Home Technologie et scienceL’IA détecte la réussite financière sur les visages, un risque de discrimination se cache

L’IA détecte la réussite financière sur les visages, un risque de discrimination se cache

by Thomas Caron

Publié le 10 novembre 2023 13h33. Une étude de l’Université de Pennsylvanie révèle que l’intelligence artificielle est désormais capable d’évaluer le potentiel de réussite financière d’un individu à partir de simples photos de visage, soulevant d’importantes questions éthiques sur l’avenir du recrutement et de l’accès aux services.

  • L’IA peut identifier cinq traits de personnalité (ouverture d’esprit, conscience, extraversion, agrément et névrosisme) à partir de photos de profil.
  • L’extraversion apparaît comme le facteur le plus fortement corrélé à des revenus élevés, tandis que l’ouverture d’esprit est associée à des gains potentiellement plus faibles.
  • Cette technologie est déjà en cours de déploiement dans divers domaines, de la vérification des permis de conduire à la reconnaissance faciale policière, avec des risques de discrimination et d’erreurs d’identification.

Des chercheurs de l’Université de Pennsylvanie (UPenn) ont développé un système d’intelligence artificielle (IA) capable d’analyser les traits du visage et de les corréler à des caractéristiques de personnalité.
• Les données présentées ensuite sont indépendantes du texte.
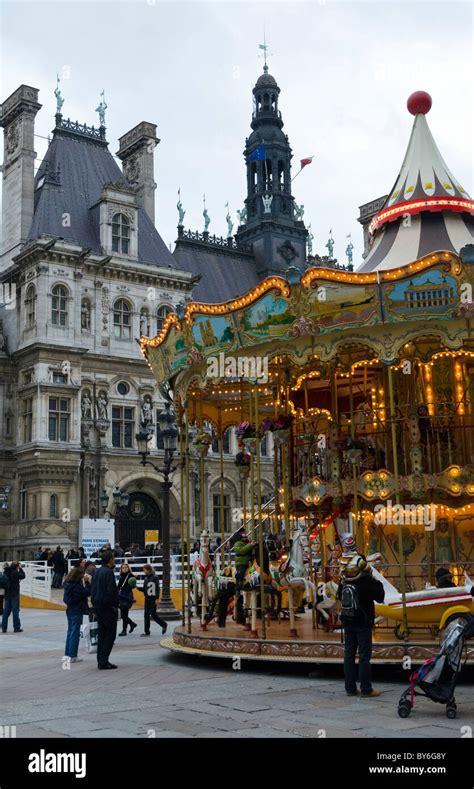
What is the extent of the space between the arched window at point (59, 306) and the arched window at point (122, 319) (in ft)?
9.59

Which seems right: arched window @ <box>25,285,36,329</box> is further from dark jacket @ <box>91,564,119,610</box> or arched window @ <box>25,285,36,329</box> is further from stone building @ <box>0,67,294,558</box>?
dark jacket @ <box>91,564,119,610</box>

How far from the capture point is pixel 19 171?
44.2 metres

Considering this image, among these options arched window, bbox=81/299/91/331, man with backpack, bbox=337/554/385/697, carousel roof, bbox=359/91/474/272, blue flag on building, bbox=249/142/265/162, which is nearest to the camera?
man with backpack, bbox=337/554/385/697

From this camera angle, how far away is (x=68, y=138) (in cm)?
4781

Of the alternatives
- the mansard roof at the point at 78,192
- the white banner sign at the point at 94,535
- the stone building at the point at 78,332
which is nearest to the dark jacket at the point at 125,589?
the white banner sign at the point at 94,535

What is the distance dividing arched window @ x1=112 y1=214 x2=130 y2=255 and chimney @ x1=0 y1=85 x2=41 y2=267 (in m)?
4.17

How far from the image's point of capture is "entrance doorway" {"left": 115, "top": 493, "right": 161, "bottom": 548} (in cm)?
4234

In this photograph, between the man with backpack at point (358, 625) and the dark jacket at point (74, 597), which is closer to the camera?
the man with backpack at point (358, 625)

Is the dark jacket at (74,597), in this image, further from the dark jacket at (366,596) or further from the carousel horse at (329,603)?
the dark jacket at (366,596)

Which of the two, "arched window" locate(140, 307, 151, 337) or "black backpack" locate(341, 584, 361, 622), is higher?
"arched window" locate(140, 307, 151, 337)

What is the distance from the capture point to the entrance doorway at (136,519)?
42344 millimetres

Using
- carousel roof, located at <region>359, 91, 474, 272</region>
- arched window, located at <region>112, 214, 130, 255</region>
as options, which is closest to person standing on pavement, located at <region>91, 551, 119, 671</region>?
carousel roof, located at <region>359, 91, 474, 272</region>
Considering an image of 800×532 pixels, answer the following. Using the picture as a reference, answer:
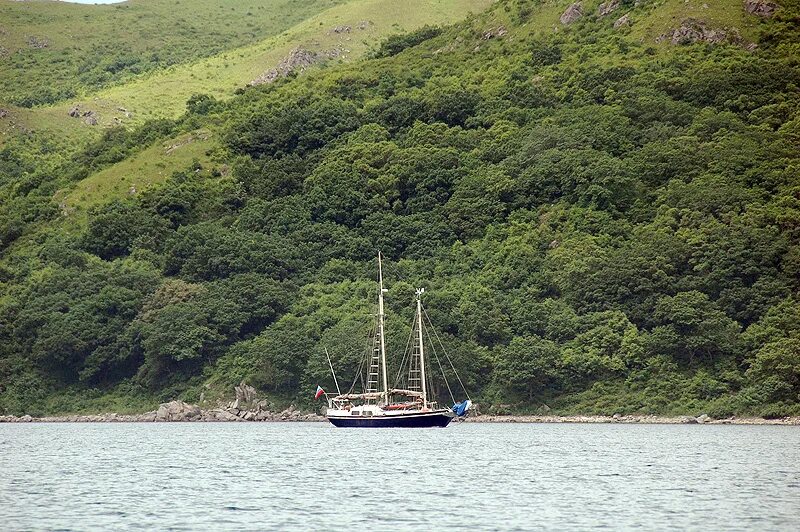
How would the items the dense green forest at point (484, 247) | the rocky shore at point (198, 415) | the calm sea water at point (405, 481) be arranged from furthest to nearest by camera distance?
the rocky shore at point (198, 415) → the dense green forest at point (484, 247) → the calm sea water at point (405, 481)

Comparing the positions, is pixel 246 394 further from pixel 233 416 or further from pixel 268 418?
pixel 268 418

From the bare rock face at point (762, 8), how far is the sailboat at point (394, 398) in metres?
89.0

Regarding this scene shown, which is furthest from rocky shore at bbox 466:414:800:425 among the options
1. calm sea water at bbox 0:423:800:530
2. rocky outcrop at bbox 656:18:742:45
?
rocky outcrop at bbox 656:18:742:45

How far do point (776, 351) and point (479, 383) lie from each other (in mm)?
27798

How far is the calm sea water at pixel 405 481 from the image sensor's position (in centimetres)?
5016

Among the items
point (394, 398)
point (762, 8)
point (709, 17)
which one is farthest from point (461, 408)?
point (762, 8)

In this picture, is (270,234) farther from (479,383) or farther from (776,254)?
(776,254)

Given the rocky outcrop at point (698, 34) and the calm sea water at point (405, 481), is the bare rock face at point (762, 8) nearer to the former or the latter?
the rocky outcrop at point (698, 34)

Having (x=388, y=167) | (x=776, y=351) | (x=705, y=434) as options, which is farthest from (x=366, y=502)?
(x=388, y=167)

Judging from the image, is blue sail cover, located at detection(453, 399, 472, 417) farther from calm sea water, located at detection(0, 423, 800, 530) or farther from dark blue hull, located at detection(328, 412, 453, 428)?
calm sea water, located at detection(0, 423, 800, 530)

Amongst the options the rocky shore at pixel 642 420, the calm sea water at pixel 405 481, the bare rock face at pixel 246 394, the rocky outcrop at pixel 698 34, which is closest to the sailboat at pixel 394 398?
the rocky shore at pixel 642 420

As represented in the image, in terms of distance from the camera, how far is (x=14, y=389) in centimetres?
14688

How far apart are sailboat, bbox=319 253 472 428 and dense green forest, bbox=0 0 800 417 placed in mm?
2730

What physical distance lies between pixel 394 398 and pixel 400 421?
11.0m
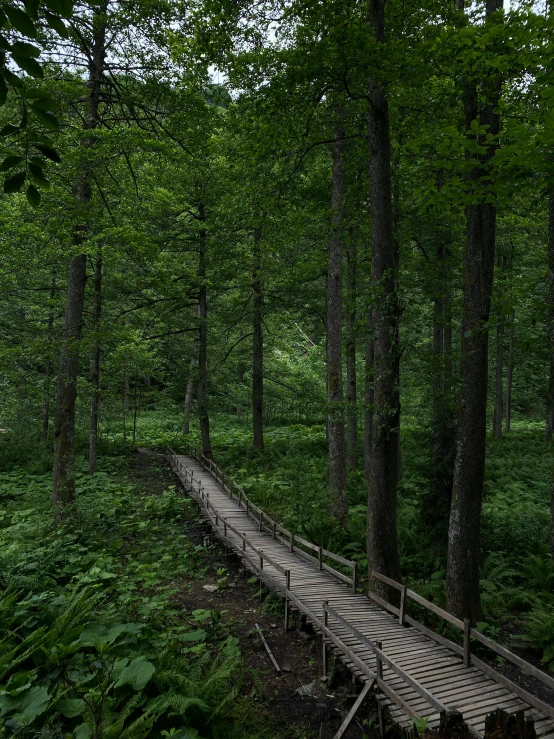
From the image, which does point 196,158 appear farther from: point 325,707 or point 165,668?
point 325,707

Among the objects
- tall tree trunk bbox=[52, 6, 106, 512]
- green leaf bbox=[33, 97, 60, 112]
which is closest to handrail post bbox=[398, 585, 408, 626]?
tall tree trunk bbox=[52, 6, 106, 512]

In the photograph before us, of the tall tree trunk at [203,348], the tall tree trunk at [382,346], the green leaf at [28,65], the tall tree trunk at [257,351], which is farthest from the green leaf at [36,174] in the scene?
the tall tree trunk at [203,348]

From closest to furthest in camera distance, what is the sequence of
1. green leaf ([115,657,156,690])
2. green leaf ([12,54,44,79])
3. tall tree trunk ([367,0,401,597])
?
green leaf ([12,54,44,79]) < green leaf ([115,657,156,690]) < tall tree trunk ([367,0,401,597])

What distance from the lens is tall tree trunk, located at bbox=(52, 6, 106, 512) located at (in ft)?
37.0

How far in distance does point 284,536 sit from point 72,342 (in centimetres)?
815

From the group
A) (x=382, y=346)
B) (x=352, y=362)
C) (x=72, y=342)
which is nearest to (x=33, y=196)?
(x=382, y=346)

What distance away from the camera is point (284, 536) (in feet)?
44.0

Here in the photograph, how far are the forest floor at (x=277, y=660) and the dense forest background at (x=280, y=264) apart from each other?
0.63 m

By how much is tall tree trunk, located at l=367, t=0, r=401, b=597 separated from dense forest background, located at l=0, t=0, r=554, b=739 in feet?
0.14

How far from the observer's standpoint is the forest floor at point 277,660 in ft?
22.0

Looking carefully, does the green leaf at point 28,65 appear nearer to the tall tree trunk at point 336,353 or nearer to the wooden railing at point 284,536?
the wooden railing at point 284,536

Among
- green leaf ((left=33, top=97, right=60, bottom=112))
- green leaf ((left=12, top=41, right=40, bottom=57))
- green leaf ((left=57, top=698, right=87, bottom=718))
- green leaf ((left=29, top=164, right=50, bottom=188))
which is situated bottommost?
green leaf ((left=57, top=698, right=87, bottom=718))

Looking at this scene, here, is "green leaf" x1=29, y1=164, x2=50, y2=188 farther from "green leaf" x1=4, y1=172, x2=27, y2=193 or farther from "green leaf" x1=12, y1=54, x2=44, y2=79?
"green leaf" x1=12, y1=54, x2=44, y2=79

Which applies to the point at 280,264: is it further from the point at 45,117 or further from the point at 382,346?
the point at 45,117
L’étude, publiée par The Economist, s’est appuyée sur l’analyse de 96 000 photos de profils LinkedIn de diplômés de MBA. L’IA a été entraînée à identifier cinq traits de personnalité clés : l’ouverture d’esprit, la conscience, l’extraversion, l’agrément et le névrosisme.

L’équipe de l’UPenn a ensuite comparé les résultats de cette analyse faciale avec les trajectoires de carrière réelles des personnes concernées. Les résultats ont révélé une corrélation entre les caractéristiques faciales identifiées par l’IA et le succès professionnel. Plus précisément, l’extraversion s’est avérée être le « prédicteur positif le plus puissant » des niveaux de rémunération, tandis que l’ouverture d’esprit était associée à des perspectives de gains moins favorables.

Si ces découvertes sont intéressantes d’un point de vue académique, elles soulèvent des préoccupations éthiques majeures. L’idée qu’un algorithme puisse déterminer l’accès à un emploi, à un prêt bancaire ou à un contrat de location sur la seule base d’une analyse faciale est particulièrement inquiétante. Dans un contexte où la réussite financière est souvent primordiale, les entreprises pourraient être fortement incitées à adopter ce type de technologie.

Le risque de discrimination basé sur des caractéristiques protégées par la loi est une menace sérieuse. L’étude rappelle d’ailleurs les erreurs potentielles de la technologie de reconnaissance faciale, comme l’incident survenu à Baltimore où un sac de chips a été identifié à tort comme une arme dans une école, démontrant la possibilité d’erreurs d’identification.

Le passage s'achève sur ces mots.